* The problem
Carry on the filing excerpt about Associates' operating revenues and distributions, starting right after its last sentence and keeping its formal tone.

* Source extract
....

VI.	Agents' Discussion and Analysis of Financial Condition and
Results of Operations

        A.      Operating Revenues; Distributions

        Associates was organized solely for the purpose of
acquiring the Leasehold subject to the Operating Lease.
Associates is required to pay from Basic Rent the Leasehold rent
due to the unrelated fee owner and the basic supervisory fee.
Associates distributes to the Participants the balance of Basic
Rent, plus any Additional Rent, after payment of any applicable
incentive compensation to Wien & Malkin LLP.

        Pursuant to the Operating Lease, the Lessee assumes
sole responsibility for the condition, operation, repair,
maintenance and management of the Property.  Associates does not
maintain reserves to defray operating expenses of the Property.
See Section II.C. - Consideration of Alternatives.  If Associates
accumulated cash reserves by withholding or reducing
distributions to the Participants from Basic Rent or Additional
Rent, the Participants would suffer adverse tax consequences,
because the amounts held by Associates would nevertheless be
taxable to the Participants.

....

* Raw data
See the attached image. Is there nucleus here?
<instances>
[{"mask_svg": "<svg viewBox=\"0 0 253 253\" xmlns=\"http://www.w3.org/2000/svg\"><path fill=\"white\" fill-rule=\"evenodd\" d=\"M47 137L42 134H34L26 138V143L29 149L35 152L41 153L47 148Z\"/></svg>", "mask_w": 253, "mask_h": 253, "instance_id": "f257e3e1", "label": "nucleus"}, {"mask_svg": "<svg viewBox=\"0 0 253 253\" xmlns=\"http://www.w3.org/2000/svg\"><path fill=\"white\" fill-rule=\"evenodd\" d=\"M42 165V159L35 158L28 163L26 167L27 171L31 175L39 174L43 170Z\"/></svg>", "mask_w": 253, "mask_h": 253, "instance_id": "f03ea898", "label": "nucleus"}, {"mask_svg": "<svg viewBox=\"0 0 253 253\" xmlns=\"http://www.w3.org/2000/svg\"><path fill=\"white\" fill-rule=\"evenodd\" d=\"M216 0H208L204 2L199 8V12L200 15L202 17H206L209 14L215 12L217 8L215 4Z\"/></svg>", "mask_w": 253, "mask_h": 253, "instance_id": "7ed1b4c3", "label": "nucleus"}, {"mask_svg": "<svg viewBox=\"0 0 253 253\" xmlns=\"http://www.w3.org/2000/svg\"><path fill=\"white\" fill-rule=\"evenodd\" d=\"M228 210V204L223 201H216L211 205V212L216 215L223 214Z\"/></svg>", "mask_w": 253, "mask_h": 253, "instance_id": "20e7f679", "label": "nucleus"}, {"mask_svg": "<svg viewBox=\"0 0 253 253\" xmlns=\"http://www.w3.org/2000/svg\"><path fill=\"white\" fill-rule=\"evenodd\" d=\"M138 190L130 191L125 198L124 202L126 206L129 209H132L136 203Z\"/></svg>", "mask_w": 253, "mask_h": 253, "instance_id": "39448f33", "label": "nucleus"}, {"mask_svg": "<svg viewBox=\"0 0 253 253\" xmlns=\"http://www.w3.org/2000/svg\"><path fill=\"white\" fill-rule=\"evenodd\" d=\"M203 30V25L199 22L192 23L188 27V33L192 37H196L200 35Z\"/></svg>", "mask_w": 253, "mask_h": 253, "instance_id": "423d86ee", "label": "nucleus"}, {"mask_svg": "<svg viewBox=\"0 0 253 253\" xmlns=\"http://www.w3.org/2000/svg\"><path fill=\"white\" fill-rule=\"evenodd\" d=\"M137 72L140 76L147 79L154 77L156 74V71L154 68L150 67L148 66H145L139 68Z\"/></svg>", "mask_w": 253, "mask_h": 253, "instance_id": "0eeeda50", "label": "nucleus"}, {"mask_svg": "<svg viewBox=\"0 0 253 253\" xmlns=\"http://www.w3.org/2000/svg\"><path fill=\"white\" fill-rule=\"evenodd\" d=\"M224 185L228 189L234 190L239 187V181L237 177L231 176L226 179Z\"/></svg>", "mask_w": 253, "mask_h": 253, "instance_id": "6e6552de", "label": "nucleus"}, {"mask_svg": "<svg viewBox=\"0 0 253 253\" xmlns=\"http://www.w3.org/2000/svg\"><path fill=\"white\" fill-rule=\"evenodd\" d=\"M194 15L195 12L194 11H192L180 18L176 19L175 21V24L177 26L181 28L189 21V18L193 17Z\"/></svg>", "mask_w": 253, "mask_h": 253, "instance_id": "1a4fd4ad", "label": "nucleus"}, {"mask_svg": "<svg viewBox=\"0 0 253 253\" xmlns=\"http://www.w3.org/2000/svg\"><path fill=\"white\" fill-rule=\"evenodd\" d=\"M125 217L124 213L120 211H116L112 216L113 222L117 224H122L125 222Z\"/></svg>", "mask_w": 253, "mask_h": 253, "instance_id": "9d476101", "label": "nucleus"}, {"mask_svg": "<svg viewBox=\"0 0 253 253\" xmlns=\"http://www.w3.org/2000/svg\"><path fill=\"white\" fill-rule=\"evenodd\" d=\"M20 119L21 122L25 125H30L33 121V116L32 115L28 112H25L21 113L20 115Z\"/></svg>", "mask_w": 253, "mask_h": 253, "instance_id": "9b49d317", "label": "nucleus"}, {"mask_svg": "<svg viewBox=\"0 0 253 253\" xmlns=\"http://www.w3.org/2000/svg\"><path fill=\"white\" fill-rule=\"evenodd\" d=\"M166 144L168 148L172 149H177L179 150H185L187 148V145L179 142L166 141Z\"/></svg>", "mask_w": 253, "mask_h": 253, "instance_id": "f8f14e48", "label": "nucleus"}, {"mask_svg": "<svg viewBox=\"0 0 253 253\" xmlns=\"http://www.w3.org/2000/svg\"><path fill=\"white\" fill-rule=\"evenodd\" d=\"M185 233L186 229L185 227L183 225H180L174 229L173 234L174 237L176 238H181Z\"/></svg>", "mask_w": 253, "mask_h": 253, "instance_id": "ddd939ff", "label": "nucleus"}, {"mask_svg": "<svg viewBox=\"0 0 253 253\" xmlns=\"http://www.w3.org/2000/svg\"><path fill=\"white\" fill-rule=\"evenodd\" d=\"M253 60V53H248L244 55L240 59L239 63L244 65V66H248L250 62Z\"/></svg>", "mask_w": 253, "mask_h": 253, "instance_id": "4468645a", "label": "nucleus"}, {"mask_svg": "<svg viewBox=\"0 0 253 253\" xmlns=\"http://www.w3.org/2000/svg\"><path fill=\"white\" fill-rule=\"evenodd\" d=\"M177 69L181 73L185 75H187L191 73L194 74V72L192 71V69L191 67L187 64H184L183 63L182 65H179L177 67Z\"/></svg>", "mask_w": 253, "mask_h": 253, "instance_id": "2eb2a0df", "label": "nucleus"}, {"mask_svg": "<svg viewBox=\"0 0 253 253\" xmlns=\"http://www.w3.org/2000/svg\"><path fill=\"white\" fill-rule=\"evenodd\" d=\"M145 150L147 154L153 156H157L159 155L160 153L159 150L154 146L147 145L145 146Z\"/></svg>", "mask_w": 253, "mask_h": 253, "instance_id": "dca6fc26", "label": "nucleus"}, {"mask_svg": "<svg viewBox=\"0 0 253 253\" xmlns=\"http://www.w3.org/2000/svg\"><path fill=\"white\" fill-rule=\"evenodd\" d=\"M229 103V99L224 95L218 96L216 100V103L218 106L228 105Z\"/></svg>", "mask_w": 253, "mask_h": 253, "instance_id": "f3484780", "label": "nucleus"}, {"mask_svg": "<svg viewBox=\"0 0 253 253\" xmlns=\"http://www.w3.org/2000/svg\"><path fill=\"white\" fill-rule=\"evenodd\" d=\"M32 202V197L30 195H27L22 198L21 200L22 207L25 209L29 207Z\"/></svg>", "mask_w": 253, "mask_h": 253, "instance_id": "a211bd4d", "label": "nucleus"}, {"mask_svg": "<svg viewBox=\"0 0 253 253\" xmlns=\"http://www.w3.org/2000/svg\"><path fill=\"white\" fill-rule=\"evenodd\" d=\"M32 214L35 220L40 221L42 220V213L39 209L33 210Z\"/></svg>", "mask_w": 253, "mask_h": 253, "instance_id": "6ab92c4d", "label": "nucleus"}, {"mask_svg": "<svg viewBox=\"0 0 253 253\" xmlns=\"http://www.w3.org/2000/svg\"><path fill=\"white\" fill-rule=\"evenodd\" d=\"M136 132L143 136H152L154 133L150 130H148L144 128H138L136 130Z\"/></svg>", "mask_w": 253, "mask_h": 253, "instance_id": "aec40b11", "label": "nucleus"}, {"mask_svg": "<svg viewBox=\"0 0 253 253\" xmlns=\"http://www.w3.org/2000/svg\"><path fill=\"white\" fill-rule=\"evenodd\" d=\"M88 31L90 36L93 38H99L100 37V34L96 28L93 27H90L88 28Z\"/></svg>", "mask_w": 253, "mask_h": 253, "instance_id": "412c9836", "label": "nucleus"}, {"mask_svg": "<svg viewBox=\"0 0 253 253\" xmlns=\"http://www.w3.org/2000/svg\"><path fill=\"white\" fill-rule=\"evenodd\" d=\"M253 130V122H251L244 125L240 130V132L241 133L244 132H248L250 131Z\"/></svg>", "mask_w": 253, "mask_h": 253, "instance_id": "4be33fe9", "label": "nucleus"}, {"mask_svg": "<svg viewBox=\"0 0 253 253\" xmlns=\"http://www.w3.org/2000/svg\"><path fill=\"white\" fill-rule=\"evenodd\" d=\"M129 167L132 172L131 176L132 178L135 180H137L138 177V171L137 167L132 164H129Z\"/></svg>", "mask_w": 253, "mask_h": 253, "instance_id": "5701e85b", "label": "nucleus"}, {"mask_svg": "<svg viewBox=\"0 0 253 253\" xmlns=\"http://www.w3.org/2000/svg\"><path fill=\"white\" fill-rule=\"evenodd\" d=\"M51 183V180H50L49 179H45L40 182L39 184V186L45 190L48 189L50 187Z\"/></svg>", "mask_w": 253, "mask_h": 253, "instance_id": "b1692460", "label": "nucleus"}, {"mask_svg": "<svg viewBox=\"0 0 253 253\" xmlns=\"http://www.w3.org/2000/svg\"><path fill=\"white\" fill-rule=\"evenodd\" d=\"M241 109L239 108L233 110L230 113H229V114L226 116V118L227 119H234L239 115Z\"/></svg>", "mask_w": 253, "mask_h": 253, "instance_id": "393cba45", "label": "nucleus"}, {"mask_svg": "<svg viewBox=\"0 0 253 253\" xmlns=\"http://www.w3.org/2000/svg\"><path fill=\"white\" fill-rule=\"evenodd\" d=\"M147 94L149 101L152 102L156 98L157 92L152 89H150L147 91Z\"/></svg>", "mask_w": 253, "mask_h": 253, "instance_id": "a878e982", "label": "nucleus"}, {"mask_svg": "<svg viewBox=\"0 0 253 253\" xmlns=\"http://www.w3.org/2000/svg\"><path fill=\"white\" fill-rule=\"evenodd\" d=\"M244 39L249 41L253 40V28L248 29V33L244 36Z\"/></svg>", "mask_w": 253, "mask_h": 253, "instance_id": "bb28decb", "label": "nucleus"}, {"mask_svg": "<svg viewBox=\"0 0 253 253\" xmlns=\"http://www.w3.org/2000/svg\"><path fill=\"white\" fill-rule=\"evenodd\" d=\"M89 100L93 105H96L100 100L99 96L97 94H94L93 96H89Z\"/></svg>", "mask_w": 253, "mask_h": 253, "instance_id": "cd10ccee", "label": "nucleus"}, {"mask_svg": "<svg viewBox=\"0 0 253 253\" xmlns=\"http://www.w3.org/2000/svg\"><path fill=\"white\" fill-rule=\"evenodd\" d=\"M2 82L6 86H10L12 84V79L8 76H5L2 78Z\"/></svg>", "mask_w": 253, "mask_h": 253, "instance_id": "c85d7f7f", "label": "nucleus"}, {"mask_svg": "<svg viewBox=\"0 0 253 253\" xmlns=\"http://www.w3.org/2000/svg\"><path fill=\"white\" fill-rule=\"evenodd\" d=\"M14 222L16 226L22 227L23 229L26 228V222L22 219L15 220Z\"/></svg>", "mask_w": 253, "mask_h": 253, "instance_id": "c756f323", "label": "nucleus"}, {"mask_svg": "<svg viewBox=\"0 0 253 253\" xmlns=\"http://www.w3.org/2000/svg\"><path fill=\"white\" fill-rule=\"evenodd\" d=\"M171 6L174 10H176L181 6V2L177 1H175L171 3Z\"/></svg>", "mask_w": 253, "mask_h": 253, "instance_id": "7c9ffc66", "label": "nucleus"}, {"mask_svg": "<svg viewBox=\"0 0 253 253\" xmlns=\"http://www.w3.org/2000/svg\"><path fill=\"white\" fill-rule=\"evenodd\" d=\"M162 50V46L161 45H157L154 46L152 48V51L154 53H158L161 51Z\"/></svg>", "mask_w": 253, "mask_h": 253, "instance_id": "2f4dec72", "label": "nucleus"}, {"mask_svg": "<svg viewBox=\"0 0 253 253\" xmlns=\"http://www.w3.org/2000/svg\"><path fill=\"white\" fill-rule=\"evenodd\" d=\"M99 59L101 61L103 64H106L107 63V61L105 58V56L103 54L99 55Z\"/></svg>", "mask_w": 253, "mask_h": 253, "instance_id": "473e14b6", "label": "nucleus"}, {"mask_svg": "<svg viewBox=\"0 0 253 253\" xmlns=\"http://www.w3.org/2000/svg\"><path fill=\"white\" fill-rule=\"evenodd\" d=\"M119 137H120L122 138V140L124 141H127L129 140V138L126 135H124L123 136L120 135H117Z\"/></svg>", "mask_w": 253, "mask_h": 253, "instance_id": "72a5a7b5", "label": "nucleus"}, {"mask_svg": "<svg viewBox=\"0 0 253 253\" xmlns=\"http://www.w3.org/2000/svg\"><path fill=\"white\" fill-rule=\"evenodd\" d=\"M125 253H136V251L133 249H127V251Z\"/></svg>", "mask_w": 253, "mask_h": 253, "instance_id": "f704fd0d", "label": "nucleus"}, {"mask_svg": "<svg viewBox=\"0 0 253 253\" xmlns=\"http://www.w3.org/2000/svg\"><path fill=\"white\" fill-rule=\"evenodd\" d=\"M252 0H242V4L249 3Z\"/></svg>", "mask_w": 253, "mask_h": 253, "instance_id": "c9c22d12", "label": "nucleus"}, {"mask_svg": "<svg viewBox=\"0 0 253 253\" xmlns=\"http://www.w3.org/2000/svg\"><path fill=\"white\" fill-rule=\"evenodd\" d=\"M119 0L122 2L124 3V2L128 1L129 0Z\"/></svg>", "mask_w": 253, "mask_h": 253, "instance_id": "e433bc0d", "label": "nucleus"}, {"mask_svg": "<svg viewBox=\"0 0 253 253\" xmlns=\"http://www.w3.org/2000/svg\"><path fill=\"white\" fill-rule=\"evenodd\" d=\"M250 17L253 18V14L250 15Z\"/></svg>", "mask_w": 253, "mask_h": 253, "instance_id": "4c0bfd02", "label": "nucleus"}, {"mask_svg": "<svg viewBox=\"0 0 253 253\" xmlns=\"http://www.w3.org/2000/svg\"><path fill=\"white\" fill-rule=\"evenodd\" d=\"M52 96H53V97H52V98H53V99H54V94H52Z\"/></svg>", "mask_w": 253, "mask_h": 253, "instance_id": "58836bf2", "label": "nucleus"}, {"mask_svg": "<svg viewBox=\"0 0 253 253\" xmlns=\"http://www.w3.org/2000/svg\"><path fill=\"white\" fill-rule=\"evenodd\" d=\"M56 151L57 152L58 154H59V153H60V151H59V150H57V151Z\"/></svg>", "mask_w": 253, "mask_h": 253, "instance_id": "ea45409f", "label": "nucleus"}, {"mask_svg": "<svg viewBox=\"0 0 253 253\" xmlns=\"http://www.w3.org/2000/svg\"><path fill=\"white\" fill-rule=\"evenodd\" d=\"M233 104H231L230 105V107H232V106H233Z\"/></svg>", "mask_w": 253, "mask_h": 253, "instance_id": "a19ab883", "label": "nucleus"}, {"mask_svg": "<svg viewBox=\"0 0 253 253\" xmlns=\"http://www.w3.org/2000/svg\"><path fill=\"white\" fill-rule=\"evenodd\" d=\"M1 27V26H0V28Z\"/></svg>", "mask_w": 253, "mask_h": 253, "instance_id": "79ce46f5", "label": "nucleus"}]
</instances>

....

* Expected output
                         -15-
        Distributions by Associates depend solely on the
payment by the Lessee of Basic Rent and Additional Rent in
accordance with the terms of the Operating Lease. Associates
expects to make the monthly distributions so long as it receives
the payments of Basic Rent under the Operating Lease. During the
twelve months ended December 31, 1998, Associates made regular
monthly distributions at the annual rate of $2,000 for each
original $10,000 participation.  Because no Additional Rent was
paid to Associates for the lease year ended June 30, 1998, there
was no additional distribution in 1998 above the basic 20% annual
return on original investment. See Section I.F. - Financial
Information.  The annual operating statements from the Lessee of
its income and expense are reviewed by the outside accountants
for the Lessee and are prepared substantially in accordance with
the requirements of the Operating Lease.

        Associates' results of operations are affected
primarily by the amount of rent payable to it under the Operating
Lease. The following summarizes the material factors affecting
Associates'  results of operations for 1998 and the two preceding
years:

	(a)	Total income decreased for the year ended December
        31, 1998 as compared with the year ended December 31,
        1997.  No Additional Rent was received by Associates
        in 1998.

	(b)	Total income decreased for the year ended December
        31, 1997 as compared with the year ended December 31,
        1996.  Such decrease is attributable to the fact that
        less Additional Rent was received by Associates in
        1997 than in 1996 because of the Lessee's less
        profitable operation of the Property.

        The downturn and changes in methods of operations in
the garment industry have had and will continue to have a major
impact on the Property and its operations and profitability.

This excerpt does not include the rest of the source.